Why are there no seatbelts in buses

So why aren't there seatbelts in US motorcoaches?

There are no seatbelts in US buses because it was not required by US Department of Transportation, for several reasons:

* USDOT, and its sister organization, FMCSA, have concluded that seatbelts do not significantly add safety for the cost they incur. Seatbelts are basically only useful to prevent ejections, which only occurs in overturn/rollovers. Statistics for past 10 years show that rollovers occur roughly 29% of motorcoach crashes that is tracked by FMCSA, and only 50 fatatalies in the past 10 years (as of 2006) due to ejection, and the potential cost of retrofitting seatbelts to buses is in the BILLIONS. The money is better spend elsewhere, such as reduce greenhouse gases and so on.
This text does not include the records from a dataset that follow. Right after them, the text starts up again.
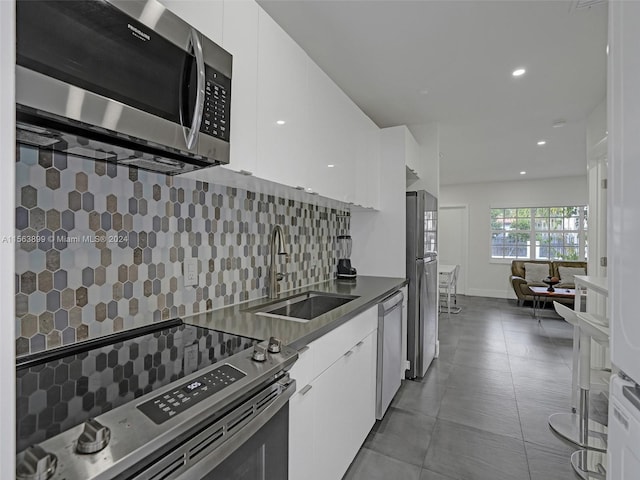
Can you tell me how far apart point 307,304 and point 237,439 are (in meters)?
1.38

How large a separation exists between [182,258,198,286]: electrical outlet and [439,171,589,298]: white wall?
25.2 ft

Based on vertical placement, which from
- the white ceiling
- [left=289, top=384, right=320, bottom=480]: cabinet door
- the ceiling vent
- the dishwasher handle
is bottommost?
[left=289, top=384, right=320, bottom=480]: cabinet door

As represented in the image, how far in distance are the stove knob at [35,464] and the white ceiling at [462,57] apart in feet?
7.02

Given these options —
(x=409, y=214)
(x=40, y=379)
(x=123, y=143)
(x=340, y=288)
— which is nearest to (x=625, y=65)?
(x=123, y=143)

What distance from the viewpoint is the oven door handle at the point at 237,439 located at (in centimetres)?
74

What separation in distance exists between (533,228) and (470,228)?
4.29 feet

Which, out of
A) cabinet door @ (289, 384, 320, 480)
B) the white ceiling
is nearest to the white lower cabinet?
cabinet door @ (289, 384, 320, 480)

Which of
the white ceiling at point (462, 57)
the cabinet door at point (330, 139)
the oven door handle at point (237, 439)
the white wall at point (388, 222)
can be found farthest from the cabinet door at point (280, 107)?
the white wall at point (388, 222)

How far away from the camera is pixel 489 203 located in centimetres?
776

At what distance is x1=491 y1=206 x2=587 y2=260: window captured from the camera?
23.0ft

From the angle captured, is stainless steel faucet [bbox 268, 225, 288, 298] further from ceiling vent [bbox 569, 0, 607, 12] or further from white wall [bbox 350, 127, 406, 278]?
ceiling vent [bbox 569, 0, 607, 12]

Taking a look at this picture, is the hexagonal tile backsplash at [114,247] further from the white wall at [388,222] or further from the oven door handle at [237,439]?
the white wall at [388,222]

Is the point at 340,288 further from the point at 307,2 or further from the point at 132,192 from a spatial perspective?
the point at 307,2
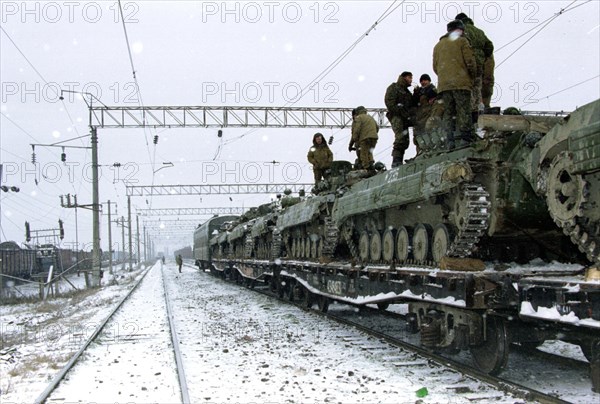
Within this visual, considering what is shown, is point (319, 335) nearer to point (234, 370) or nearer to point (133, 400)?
point (234, 370)

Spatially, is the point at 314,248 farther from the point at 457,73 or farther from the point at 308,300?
the point at 457,73

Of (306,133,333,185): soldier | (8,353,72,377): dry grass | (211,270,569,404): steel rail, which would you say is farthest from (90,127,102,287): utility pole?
(211,270,569,404): steel rail

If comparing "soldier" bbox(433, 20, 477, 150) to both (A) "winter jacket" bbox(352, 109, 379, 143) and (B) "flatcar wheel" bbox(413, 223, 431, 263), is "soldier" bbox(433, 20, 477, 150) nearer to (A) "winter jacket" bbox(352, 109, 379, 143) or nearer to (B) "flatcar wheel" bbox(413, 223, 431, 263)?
(B) "flatcar wheel" bbox(413, 223, 431, 263)

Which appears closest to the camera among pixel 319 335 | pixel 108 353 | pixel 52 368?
pixel 52 368

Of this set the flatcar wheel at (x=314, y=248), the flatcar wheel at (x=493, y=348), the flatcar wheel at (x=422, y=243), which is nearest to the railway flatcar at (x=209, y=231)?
the flatcar wheel at (x=314, y=248)

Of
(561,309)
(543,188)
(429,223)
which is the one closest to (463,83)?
(429,223)

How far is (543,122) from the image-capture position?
25.0ft

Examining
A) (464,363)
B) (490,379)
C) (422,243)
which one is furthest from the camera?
(422,243)

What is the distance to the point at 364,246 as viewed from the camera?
1126cm

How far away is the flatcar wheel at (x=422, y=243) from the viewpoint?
8602 mm

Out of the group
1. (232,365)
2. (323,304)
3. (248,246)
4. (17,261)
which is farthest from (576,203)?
(17,261)

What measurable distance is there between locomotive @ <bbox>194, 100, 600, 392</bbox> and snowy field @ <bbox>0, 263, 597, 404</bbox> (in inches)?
28.2

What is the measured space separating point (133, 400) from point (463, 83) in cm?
569

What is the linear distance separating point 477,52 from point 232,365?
5.55 metres
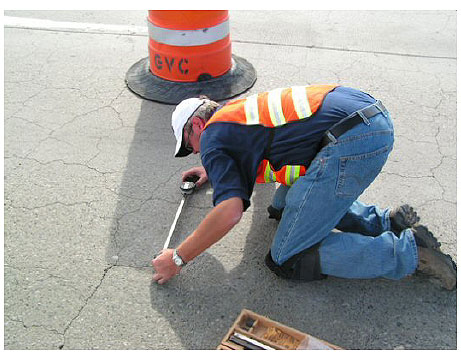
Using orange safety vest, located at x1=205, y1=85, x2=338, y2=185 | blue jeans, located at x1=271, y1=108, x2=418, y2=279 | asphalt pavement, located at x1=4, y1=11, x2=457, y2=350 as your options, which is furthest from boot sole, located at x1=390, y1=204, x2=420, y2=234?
orange safety vest, located at x1=205, y1=85, x2=338, y2=185

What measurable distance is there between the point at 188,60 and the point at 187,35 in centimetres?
22

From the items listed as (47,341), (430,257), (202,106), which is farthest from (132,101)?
(430,257)

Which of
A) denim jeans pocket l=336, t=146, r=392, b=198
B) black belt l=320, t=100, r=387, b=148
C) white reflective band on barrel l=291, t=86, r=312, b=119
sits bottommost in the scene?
denim jeans pocket l=336, t=146, r=392, b=198

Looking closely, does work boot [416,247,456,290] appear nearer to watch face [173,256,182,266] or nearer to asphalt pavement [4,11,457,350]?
asphalt pavement [4,11,457,350]

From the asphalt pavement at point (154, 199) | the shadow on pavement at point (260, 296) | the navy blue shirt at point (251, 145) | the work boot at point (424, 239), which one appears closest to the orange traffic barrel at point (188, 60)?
the asphalt pavement at point (154, 199)

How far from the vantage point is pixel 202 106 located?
2.62m

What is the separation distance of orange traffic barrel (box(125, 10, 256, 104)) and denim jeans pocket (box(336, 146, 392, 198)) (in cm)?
213

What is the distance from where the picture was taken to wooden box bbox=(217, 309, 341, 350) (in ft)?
7.64

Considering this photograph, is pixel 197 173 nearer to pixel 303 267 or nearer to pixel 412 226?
pixel 303 267

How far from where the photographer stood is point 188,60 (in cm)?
446

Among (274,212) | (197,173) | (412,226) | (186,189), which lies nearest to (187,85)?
(197,173)

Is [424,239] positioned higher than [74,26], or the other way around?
[424,239]

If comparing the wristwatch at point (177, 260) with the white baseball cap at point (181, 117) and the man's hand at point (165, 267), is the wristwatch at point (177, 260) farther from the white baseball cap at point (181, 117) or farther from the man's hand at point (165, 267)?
the white baseball cap at point (181, 117)

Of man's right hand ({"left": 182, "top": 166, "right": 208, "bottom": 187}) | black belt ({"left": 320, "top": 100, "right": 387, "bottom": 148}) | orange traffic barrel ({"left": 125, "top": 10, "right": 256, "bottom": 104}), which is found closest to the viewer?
black belt ({"left": 320, "top": 100, "right": 387, "bottom": 148})
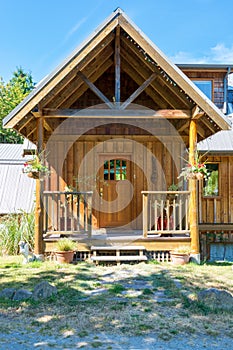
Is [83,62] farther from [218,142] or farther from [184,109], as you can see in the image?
[218,142]

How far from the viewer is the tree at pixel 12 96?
25.8 meters

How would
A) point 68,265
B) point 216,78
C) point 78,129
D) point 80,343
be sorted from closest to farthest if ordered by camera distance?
1. point 80,343
2. point 68,265
3. point 78,129
4. point 216,78

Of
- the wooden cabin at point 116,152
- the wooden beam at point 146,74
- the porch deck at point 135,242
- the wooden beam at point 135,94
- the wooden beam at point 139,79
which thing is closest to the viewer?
the wooden beam at point 135,94

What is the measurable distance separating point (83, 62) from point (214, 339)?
5.49 metres

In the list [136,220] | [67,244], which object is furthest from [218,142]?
[67,244]

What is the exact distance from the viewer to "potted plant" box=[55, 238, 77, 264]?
696 cm

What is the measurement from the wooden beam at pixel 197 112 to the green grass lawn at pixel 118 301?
3099 mm

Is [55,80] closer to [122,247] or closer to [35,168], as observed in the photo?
[35,168]

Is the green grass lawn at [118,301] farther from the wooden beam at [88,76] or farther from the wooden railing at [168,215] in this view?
the wooden beam at [88,76]

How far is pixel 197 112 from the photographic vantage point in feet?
22.9

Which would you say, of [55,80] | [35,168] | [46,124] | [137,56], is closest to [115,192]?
[46,124]

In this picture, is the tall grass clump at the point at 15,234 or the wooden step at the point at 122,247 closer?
the wooden step at the point at 122,247

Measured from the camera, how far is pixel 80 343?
11.1 feet

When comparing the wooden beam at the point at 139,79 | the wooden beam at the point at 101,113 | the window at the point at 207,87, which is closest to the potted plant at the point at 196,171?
the wooden beam at the point at 101,113
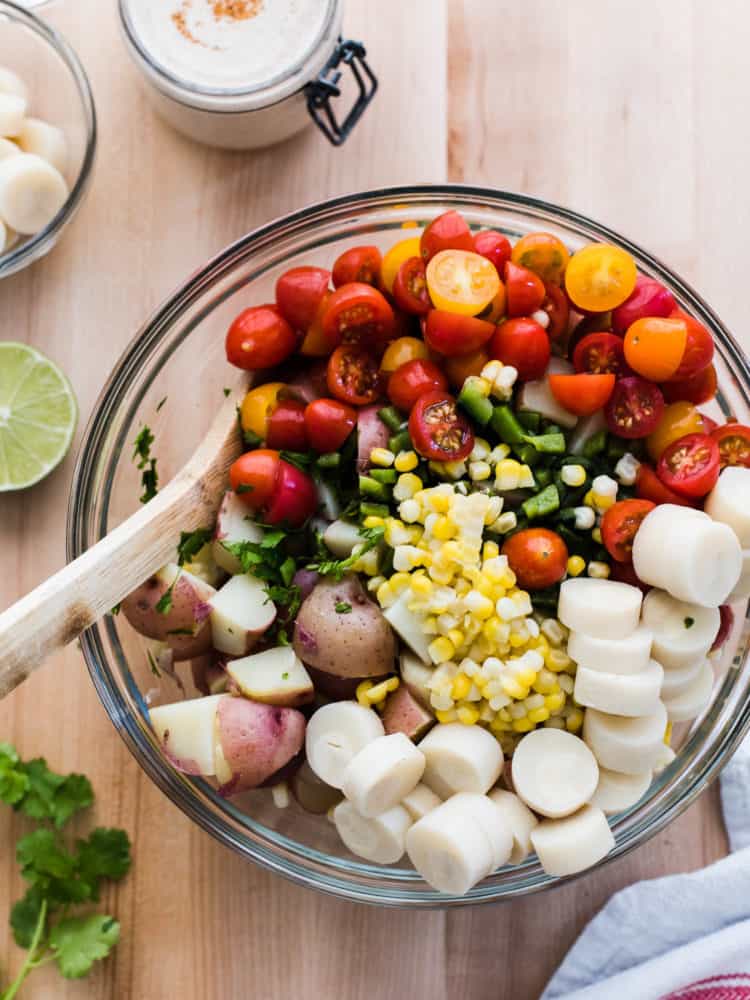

* Ejection can be prevented by designing better window latches and roof exit latches as well. Remember, there can be up to 61 seats (more if you're dealing with double-decks, articulated buses, and so on) and that's 122 more pieces that needs to be checked daily. For windows and exits, there are just a few on a bus. And no one has yet to design a seatbelt that fits a baby all the way up to a 300+ pound human.

* Buses, esp. motorcoaches with the luggage space under the seats, are high enough off the ground that only impact with a fixed object or vehicle of similar size (big rig, another bus, etc.) would affect the passenger cabin.

* Fire is more of a danger to buses, esp. when those onboard are seniors. In 2005, a bus carrying Katrina refugees caught fire when rear brakes locked. The ensuing fire generated thick black smoke that killed several evacuated seniors from a nursing home despite the best efforts of onlookers and the driver to fight the fire and evacuate the passengers. If there are seatbelts, one can only imagine even WORSE confusion.

While both Europe and Australia have seatbelt requirements, they differ somewhat, and so far USDOT shows no plan to adopt either standard. They believe better window glazing and locking mechanism is more likely to prevent ejection of passengers in case of rollover.

USDOT is also looking forward to recommend roll stability control computers in all larger vehicles, but that is still in study phases.

Drivers are supposed to remember that their vehicle does not turn on a dime, and hitting things doesn't always hurt the bus a lot, and preventing rollovers is more important than avoiding collisions.